Enabling memoization of a function is composed of two distinct steps:

  • creating a Cache (optional, as you can use an existing cache)
  • binding the cache to the function (a MountPoint is used to connect a function being memoized to the cache)

A cache, an instance of memento.base/Cache, can contain entries from multiple functions and can be shared between memoized functions. Each memoized function is bound to a Cache via MountPoint.

Creating a cache

Creating a cache is done by using memento.core/create, which takes a map of configuration (called cache conf). You can use the resulting Cache with multiple functions.
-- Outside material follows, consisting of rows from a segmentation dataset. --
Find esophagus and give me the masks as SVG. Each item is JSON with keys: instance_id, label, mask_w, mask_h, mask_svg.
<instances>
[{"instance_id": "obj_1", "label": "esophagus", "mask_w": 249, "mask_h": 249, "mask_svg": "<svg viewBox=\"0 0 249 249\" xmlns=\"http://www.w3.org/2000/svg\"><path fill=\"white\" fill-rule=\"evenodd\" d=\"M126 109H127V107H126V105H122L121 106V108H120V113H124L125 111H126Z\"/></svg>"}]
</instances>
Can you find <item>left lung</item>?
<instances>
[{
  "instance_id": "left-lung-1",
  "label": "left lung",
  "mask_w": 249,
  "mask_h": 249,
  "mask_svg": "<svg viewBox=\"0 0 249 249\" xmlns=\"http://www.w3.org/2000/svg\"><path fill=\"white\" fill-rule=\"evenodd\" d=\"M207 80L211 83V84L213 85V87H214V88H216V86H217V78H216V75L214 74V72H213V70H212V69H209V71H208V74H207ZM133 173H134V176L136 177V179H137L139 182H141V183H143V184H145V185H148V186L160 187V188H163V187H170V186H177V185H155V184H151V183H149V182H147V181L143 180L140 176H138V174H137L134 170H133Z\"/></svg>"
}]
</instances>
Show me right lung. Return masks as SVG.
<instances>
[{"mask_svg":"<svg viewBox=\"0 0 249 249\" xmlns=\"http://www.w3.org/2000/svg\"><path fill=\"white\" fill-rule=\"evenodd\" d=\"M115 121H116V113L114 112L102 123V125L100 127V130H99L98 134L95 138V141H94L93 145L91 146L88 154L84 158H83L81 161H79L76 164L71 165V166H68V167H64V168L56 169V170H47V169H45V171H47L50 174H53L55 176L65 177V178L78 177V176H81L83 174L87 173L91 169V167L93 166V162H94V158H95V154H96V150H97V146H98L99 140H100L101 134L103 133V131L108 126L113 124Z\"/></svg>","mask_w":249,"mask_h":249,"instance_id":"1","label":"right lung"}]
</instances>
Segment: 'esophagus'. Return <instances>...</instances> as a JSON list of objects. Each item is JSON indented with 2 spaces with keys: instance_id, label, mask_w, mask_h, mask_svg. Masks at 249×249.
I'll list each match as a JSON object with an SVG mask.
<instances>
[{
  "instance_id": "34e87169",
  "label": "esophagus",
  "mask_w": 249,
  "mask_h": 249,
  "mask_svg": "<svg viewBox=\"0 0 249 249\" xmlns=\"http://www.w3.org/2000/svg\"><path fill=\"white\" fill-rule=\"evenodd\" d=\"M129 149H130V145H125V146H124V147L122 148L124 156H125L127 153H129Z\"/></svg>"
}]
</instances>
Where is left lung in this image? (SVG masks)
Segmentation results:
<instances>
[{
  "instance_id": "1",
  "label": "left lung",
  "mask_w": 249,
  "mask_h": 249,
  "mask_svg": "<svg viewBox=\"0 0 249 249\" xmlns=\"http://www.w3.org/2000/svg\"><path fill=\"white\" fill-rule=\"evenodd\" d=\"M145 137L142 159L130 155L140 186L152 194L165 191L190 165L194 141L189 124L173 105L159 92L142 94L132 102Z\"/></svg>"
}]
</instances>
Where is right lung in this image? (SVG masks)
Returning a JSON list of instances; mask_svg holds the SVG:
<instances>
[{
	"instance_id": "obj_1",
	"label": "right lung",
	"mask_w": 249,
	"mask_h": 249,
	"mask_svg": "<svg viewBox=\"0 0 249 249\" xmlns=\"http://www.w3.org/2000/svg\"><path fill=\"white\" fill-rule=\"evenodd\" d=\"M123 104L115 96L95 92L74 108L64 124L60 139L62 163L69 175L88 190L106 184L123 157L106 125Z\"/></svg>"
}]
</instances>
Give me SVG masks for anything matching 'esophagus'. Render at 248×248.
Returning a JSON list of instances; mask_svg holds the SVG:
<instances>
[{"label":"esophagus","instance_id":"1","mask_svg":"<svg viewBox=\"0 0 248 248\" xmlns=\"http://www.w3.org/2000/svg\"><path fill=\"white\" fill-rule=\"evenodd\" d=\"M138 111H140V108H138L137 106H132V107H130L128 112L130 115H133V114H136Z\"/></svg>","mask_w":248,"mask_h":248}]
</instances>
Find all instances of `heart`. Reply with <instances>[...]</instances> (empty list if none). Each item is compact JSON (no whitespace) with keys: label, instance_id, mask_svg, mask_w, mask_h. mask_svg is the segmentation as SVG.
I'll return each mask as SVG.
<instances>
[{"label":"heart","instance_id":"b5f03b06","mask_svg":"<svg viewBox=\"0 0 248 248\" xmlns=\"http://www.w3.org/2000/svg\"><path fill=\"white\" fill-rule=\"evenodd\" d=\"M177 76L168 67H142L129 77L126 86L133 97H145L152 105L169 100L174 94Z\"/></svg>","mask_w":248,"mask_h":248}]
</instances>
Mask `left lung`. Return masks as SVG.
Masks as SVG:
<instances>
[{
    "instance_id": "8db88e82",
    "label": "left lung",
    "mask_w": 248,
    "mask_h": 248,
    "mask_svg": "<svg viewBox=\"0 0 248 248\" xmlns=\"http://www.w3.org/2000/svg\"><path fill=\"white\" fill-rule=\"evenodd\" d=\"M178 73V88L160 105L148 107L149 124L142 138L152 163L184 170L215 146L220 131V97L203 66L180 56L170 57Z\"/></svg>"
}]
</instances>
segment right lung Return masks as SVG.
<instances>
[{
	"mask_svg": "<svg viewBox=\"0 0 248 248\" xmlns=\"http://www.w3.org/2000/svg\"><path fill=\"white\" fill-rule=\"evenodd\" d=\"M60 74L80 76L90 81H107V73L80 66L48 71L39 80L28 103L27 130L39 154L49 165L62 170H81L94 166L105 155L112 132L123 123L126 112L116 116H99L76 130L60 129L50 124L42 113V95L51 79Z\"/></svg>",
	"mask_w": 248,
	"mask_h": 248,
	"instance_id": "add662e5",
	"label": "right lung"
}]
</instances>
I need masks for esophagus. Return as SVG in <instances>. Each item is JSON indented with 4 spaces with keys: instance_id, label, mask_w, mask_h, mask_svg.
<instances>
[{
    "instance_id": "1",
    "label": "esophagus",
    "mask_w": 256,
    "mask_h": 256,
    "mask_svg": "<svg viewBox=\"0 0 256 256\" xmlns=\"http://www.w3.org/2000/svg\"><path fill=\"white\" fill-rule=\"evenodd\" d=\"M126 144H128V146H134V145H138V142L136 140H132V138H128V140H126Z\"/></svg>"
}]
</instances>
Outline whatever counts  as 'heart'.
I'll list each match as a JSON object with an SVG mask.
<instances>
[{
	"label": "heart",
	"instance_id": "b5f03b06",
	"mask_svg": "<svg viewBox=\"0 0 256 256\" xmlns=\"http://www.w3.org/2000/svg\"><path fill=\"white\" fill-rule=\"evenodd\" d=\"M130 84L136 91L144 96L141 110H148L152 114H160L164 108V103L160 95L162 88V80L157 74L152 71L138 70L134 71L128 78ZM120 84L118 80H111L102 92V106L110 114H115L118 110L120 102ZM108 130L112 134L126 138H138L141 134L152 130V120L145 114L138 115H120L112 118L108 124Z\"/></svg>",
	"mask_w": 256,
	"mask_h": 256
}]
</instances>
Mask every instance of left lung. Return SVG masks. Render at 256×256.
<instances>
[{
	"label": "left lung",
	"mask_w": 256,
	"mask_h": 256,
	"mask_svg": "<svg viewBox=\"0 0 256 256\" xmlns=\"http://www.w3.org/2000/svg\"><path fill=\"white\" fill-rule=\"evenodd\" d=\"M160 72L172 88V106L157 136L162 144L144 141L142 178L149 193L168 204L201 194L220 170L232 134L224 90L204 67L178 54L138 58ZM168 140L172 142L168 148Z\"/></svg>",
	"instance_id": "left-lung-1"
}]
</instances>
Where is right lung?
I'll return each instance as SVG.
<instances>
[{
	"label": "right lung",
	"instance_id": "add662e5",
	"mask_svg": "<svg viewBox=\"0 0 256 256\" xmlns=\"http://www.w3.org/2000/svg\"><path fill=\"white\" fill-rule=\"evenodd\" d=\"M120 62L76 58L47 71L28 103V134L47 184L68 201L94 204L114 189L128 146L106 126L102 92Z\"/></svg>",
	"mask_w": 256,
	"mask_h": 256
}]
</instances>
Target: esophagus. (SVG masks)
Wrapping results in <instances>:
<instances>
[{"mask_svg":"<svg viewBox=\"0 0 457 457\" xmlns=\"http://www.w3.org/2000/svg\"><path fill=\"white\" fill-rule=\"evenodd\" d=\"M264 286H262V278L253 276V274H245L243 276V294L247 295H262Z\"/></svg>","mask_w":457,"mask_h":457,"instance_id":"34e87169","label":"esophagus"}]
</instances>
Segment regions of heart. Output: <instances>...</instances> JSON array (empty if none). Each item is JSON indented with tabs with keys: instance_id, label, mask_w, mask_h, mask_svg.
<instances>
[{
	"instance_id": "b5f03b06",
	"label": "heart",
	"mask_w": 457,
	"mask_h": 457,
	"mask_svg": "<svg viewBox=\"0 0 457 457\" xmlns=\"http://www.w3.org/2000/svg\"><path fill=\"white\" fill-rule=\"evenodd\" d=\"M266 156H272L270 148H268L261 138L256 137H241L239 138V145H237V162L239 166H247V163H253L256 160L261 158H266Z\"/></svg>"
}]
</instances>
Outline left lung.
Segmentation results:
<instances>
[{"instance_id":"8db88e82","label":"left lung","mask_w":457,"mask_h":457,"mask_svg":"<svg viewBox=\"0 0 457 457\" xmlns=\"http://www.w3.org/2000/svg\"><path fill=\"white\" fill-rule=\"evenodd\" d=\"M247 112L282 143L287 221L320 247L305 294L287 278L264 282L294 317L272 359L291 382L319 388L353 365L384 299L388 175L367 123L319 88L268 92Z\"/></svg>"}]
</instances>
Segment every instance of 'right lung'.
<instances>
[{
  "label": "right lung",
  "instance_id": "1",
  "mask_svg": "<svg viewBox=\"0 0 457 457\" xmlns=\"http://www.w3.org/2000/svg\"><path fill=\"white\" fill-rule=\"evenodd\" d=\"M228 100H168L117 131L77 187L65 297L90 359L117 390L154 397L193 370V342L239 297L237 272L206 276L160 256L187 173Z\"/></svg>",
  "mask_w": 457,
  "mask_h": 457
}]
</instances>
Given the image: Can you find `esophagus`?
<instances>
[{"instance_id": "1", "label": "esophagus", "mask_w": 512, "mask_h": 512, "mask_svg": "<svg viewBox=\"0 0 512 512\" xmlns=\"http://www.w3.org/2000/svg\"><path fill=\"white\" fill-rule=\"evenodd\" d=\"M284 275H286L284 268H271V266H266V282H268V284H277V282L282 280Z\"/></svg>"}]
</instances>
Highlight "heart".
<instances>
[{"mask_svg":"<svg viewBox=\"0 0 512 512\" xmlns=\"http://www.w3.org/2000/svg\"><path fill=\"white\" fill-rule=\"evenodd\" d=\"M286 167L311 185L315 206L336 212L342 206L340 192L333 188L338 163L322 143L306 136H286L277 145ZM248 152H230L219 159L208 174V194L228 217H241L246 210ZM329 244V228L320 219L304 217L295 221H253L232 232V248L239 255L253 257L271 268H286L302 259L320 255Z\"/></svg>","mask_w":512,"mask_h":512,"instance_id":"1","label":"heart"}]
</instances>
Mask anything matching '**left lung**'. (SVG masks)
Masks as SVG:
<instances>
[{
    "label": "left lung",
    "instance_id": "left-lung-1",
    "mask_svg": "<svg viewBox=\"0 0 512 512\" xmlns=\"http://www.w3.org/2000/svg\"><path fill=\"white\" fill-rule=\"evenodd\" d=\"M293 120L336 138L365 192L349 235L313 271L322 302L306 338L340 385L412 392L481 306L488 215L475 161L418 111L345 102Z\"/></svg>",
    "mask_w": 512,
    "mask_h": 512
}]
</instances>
The configuration properties (map keys) can be found in memento.config and memento.guava.config, look for "Cache setting" in docstring.

If memento.config/enabled? is false, this function always returns memento.base/no-cache, which is a Cache implementation that doesn't do any caching. You can set this at start-up by specifying java property: -Dmemento.enabled=false.

Binding the cache

Binding the cache to a function is done by memento.core/bind. Parameters are:

  • a fn or a var, if var, the root value of var is changed to a memoized version
  • a mount point configuration or mount conf for short
  • a Cache instance that you want to bind

Mount conf is either a map of mount point configuration properties, or a shorthand (see below). The configuration properties (map keys) can be found in memento.config, look for "function bind" in docstring.

Instead of map of properties, mount conf can be a shorthand, which has the following two shorthands:

  • [:some-keyword :another-keyword] -> {:memento.core/tags [:some-keyword :another-keyword]}
  • :a-keyword -> {:memento.core/tags [:a-keyword]}

Create + bind combined

You can combine both functions into 1 call using memento.core/memo.

(m/memo fn-or-var mount-conf cache-conf)

To make things shorter, there's a 2-arg variant that allows that you specify both configurations at once:

(m/memo fn-or-var conf)

If conf is a map, then all the properties valid for mount conf are treated as such. The rest is passed to cache create. If conf is a mount conf shorthand then cache conf is considered to be {}. E.g.

(m/memo my-fn :my-tag)

This creates a memoized function tagged with :my-tag bound to a cache that does no caching.